The world is no doubt a scary place for many people after the ubiquitous 9/11. We live in a world it seems that is overflowing with danger. Politicians walk the tightrope between making us feel safe and making us afraid. Anthrax, terrorism, islamofacism, the RIAA, if we don’t allow warrantless wiretapping the terrorists win! It’s a great time for fear. Because if we’re not afraid all the time the terrorists win!
The truth of the matter is that, as FDR said, “The only thing we have to fear is fear itself.” We’re all gonna die. Sooner or later. Everyone but the most depressed among us hope it will be later rather than sooner, but it will happen.

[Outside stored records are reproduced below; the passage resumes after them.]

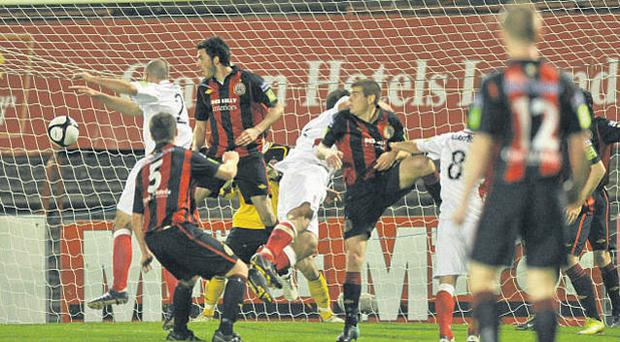 Gavin Peers, left, scores Sligo Rovers' winning goal from a corner in last night's FAI Ford Cup semi-final against Bohemians.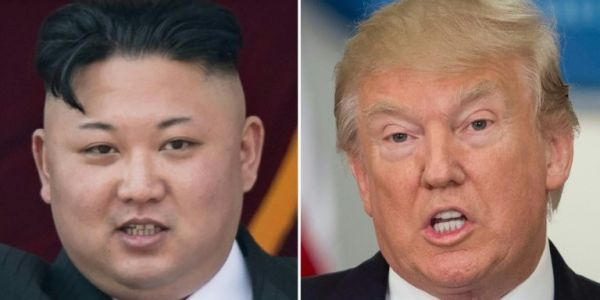Trump and North Korean leader Kim Jong Un meet for the first time in historic Singapore summit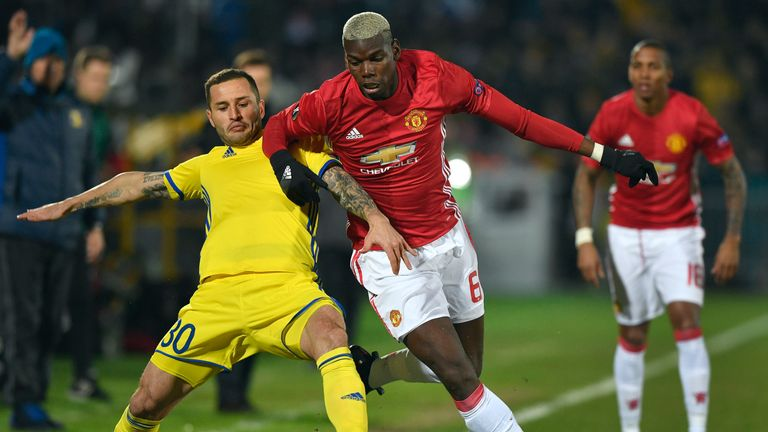 Manchester United midfielder Paul Pogba (right) battles for possession with Rostov'defender Fedor Kudryashov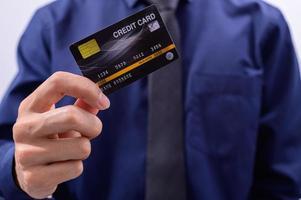 professionista in possesso di una carta di credito nera foto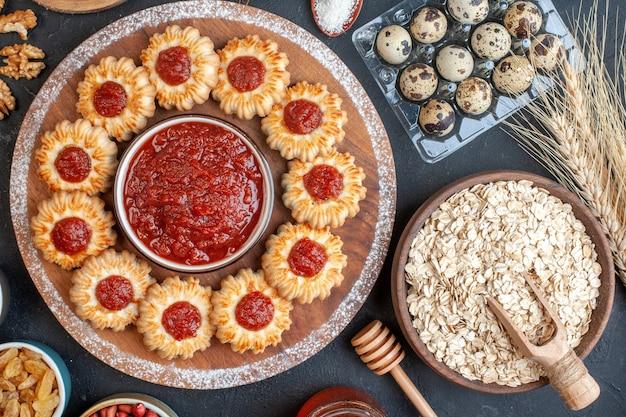 Bovenaanzicht koekjes met jam en jam kom op een houten bord haver in kom tarwe spikes kwarteleitjes in viol noten in kommen op donkere achtergrond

And that is the worst that can happen. When you think about it, rationally, it’s not that big of a deal. The important thing is to make what we can out of the time we do have on this earth. And fear robs us of that. If we are constantly afraid of what is going to happen to us, we don’t truly live. We stay secluded in our nice safe prisons and wait for death to take us.
Fear is intrinsically a selfish emotion. It says “I or someone I care about could potentially be harmed.” Which is a good emotion on the surface. We should care about our well-being and that of our loved ones. The problem starts when that good emotion is used to justify actions that ultimately harm or endanger our non-loved ones in the belief that this will make ourselves safer. Taken to an extreme, which it so often is, fear will counter love and destroy peace.

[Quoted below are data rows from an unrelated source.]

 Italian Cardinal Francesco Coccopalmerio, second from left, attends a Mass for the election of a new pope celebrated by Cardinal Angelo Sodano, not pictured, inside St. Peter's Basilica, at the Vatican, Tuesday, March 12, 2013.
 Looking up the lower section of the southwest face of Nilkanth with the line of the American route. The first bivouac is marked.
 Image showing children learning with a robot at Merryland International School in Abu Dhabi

“Perfect love casts out fear.” If we fear things, we close ourselves off from loving them. If we are afraid of the poor or of minorities, we will never see through our own shroud of fear to their true worth as human beings. The same goes for every ethnic, social, and political group. They are all made up of people, and we should love them as creations of God. Because God loves them, we should love them as well.
That is not to say we should simply not concern ourselves with those who genuinely wish to bring us harm, but we should seek to love first and foremost and leave retaliation or violence for the last resort. Instead of fearing we should seek ways to sow love in order to prevent violence from being necessary and promote peace and understanding. This may not always be possible or easy, but it is far better than the alternative.
For me, looking over my shoulder all the time is not worth it. Constant fear is not living. It is a slow death worse than any torture devised by those we fear. Paranoia is not healthy. We jump at shadows while becoming inured to real dangers. We fail to love when we aught. We are not at peace and we have no joy. We withhold kindness from those who need it badly. And it causes us to lose our sense of humor. And if we lose our sense of humor and succumb to constant fear then the terrorists truly have won.